- _Текст для чтения_
☆ ☆ ☆ ☆ ☆

Вверх

Сухова О. А. «Путешествие в Полхов-Майдан» тридцать лет и три года назад.

Посвящаю памяти любимой подруги Жени Сазоновой



Короткое путешествие было совершено 22—23 мая в далеком 1983 году, когда страна находилась под всевидящим оком Андропова. Но нашу компанию из четырех человек — сотрудников Муромского музея, больше увлекало народное наивное творчество и современное искусство. Очерк о поездке был написан «по горячим следам» Ольгой Суховой (тогда Сорокиной) и проиллюстрирован Игорем Суховым. Был «опубликован» Женей Сазоновой на печатной машинке в двух экземплярах для нашего самиздатовского журнала «Podjers». (Мы прозывали себя «кампанией поджеров» в знак привязанности к дядюшке Поджеру из книги Джерома К. Джерома «Трое в лодке, не считая собаки»).


* * *


Вооруженный до зубов, с торчащим из рюкзака топором Сазонов был горд и целеустремлен. Он удачно сочетал в себе заядлого «походника» и ярого поклонника народного искусства. «Романтик ты, Сухов», — небрежно бросил он со свойственным ему цинизмом, когда тот посмел выразить надежду на то, что мы едем в прекрасное место, и все там будет чудесно. Сорокина поддержала Сазонова с присущим ей снобизмом. Но, как это ни парадоксально, Сухов-романтик оказался прав.


Компания собралась в вагоне пригородного поезда и удачно высадилась в Навашино Горьковской (Нижегородской) области, где предстояло прозябать несколько часов в ожидании автобуса до Вознесенска. Расположившись живописной группой на трибуне местного стадиона, мы читали книгу Татьяны Семеновой о художниках Полховского Майдана. Наконец подали автобус «пазик» «Навашино-Вознесенск». До Выксы ничто, кроме невероятной тряски, не омрачало нашего приятного путешествия. Но тут мы узнали, что такое настоящий базарный день.


Нам буквально водружали на головы корзины с пустыми мешками из-под прошлогодней картошки. Сухову, как художнику, представилась прекрасная возможность наблюдать типажи и незаурядные «физиогномии» народа, «нестертые лица», как он выражался. Когда мы обратились за консультацией по поводу дальнейшего путешествия к пассажирам, те живо откликнулись, уверенно объявив всех четверых геологами. «По обряде видно», — уверенно утверждали самые ярые. Дорогу трудно было назвать особенно живописной: мелькали деревеньки с неприметными домишками; лошади с перевязанными передними ногами немного подпрыгивали и щипали пыльную траву; иногда тянулись редкие леса с отмороженными верхушками деревьев.

☆ ☆ ☆ ☆ ☆

- _Записи набора данных_
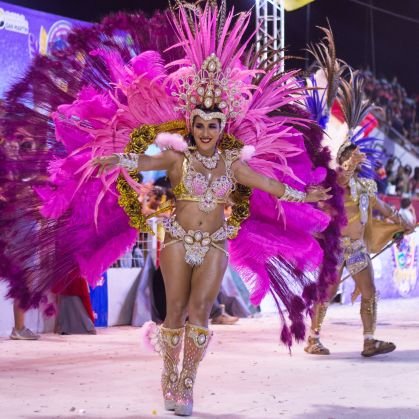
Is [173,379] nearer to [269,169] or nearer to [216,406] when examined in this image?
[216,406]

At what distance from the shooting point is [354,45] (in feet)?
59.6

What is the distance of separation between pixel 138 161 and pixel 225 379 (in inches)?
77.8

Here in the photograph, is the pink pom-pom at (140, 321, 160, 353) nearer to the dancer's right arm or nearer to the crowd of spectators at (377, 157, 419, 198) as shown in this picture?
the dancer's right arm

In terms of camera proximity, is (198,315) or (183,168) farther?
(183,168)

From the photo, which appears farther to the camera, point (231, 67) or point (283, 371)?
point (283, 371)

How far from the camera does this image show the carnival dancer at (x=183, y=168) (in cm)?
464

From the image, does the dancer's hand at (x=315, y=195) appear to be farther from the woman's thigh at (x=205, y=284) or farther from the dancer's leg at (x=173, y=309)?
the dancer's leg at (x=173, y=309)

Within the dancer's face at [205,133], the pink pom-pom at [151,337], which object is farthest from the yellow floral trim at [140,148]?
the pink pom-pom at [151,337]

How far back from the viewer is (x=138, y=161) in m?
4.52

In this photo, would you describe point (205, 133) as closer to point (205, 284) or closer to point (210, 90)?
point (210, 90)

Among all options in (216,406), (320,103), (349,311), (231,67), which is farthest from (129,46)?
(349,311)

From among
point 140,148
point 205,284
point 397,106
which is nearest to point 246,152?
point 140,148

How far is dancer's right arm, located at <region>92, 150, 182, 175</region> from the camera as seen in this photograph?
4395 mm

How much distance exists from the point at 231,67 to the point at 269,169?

☆ ☆ ☆ ☆ ☆

- _Задание_
Продолжите очерк о поездке в Полхов-Майдан, начав сразу после его последнего предложения.

- _Ожидаемый ответ_
Ну вот, наконец, и районный центр Вознесенск. Поистине, самая что ни на есть окраина Горьковской области. Автобусный павильон — «сарай» с вывеской «Аэрофлот». Жуткий запах, вокруг стаи бродячих собак, кошек, жеребят и толпа народа. Но Вознесенск чем-то и оправдывает свое название, он действительно вознесся над озером, уходящим куда-то вдаль. Там-то, на крутом озерном берегу, нам и пришлось коротать несколько часов, вновь ожидая транспорта. Слава Богу, после недолгого пребывания в деревенском автобусе мы выгрузились на пыльную дорогу, сошли с нее и прямиком зашагали к своей цели — Полхов-Майдану.


Кругом простиралась равнина с небольшими кое-где возвышениями и редкими пучками рощиц. Село стремительно приближалось. Времени было в обрез. Сазонов нервничал, он весь ушел в думы о палатке и костре, остальные жаждали общения с народом, с народными умельцами. И тут нас внезапно покинуло ощущение реальности и обыденности происходящего — переступив порог первого дома, мы переступили порог сказки.


Высокий дом-терем, просторные сени, запах свежего дерева от гладких неокрашенных досок полов, стен, потолков; яркий полог кровати, пестрота половичков; и во всем необыкновенная чистота и свежесть. Приветливость хозяев, вкус настоящего молока.


Огромное село, застроенное теремами, заполненное приветливыми людьми, щебечущими детьми, запахом свежего дерева, ленивыми огромными собаками и пронзительно яркими ­"тарарушками».


Дом второй. Хозяин-токарь степенен. Встретились на картофельной борозде.


— Игрушки?


— Точим, красим, все для фабрики.


В избе на лавке и красильщица — дочь; сильно смущена.


Товар: грибки большие и маленькие, расписные вазы для сухих цветов, птички-свистульки. Роспись четкая, без ­изъяна.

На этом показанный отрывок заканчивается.